The Washington PostDemocracy Dies in Darkness

Opinion To help Central American democracy, use pressure, not passivity

Bishop Rolando Álvarez speaks to the media in Managua, Nicaragua, in May 2022. (AFP/Getty Images)
4 min

The release of a political prisoner anywhere is cause for celebration. And yet relief that Nicaraguan Bishop Rolando Álvarez’s wrongful imprisonment has ended must come with a caveat: It was only achieved at the expense of forced expatriation. On Jan. 14, Bishop Álvarez, along with 18 other Catholic political prisoners — Bishop Isidoro Mora, 15 priests and two seminarians — left Nicaragua and flew to Rome. The freedom-for-exile deal had been worked out between the Vatican and Nicaragua’s dictator, Daniel Ortega, who has been at war with his country’s church ever since it lent support to popular protests in 2018, denounced his regime’s human rights violations and attempted to broker a peaceful transition to democracy.

Bishop Álvarez represented a particularly courageous challenge to the regime. He had been a political prisoner since August 2022, having been convicted and sentenced to 26 years on such spurious charges as “undermining national integrity” and “propagation of false news.” In February 2023, he balked at joining 222 other Nicaraguan political prisoners who were expelled to the United States in a deal facilitated by the Biden administration. According to the Pillar, a U.S.-based news outlet that focuses on Catholic issues, regime officials presented the bishop with a blank sheet of paper at the time the others were being readied for expulsion and told him to sign. He refused, suspecting it was a trick to create a false confession. More recently, suffering from health problems, he agreed to leave the country.

The latest prisoner releases culminate Mr. Ortega’s systematic attempt to cripple and subjugate the Nicaraguan church, in a manner similar to the strategy Fidel Castro employed against the Cuban church beginning in 1961. According to three United Nations special rapporteurs, the regime has stripped 310 nongovernmental organizations associated with the Catholic Church of their rights to operate since 2022. It has decreed the closure of at least 12 church media outlets. In August, the government revoked the legal status of the Jesuit-run Central American University and seized the campus. The Vatican closed its embassy in Nicaragua last spring after the government proposed suspending relations. Priests say they’re routinely spied on and harassed.
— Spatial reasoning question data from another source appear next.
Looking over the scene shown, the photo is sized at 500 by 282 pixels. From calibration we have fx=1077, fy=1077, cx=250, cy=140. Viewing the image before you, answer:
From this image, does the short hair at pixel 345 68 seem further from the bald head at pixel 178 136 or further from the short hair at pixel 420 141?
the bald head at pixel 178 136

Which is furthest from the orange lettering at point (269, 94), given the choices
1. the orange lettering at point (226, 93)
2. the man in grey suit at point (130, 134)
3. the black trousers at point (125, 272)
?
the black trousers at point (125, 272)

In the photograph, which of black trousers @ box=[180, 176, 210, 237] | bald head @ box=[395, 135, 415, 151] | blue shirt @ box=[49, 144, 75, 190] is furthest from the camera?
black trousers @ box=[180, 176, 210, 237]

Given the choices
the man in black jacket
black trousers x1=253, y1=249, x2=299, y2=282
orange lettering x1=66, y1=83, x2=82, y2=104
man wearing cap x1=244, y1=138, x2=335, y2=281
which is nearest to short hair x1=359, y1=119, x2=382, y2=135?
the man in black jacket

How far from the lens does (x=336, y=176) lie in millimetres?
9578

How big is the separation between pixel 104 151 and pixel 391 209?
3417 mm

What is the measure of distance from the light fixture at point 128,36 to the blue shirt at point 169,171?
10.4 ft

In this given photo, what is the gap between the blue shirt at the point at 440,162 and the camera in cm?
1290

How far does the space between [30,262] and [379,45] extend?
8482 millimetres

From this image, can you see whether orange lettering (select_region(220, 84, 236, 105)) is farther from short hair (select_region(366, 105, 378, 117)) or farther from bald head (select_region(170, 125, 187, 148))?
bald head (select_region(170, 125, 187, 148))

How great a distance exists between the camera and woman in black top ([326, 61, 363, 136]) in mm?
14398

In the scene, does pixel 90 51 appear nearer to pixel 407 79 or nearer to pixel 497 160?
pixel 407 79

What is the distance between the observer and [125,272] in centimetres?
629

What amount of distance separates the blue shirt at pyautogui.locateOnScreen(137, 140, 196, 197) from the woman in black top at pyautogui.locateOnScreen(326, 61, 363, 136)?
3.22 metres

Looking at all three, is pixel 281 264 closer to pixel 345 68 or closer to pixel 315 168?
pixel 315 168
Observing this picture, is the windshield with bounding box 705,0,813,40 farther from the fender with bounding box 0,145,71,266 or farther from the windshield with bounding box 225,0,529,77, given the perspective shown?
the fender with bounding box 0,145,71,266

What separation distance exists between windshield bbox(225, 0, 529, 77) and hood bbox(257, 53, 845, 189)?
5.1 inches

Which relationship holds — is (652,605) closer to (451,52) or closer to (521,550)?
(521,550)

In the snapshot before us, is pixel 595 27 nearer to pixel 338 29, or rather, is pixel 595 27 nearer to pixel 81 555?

More than 100 Catholic priests have fled, been kicked out of the country, or denied reentry. In October, the government freed 12 other Catholic priests from prison and sent them to Rome, again under a deal with the Vatican.

Pope Francis’s response to all of this has been disappointingly passive. On New Year’s Day he said he was praying for Nicaragua and “following with concern” events there in which “bishops and priests have been deprived of their freedom.” The Vatican should protest loudly, but has been cautious, probably out of fear that strong public criticism will only make matters worse for the remaining clergy. The Pope’s timidity will probably be repaid with more repression as indeed it has been already.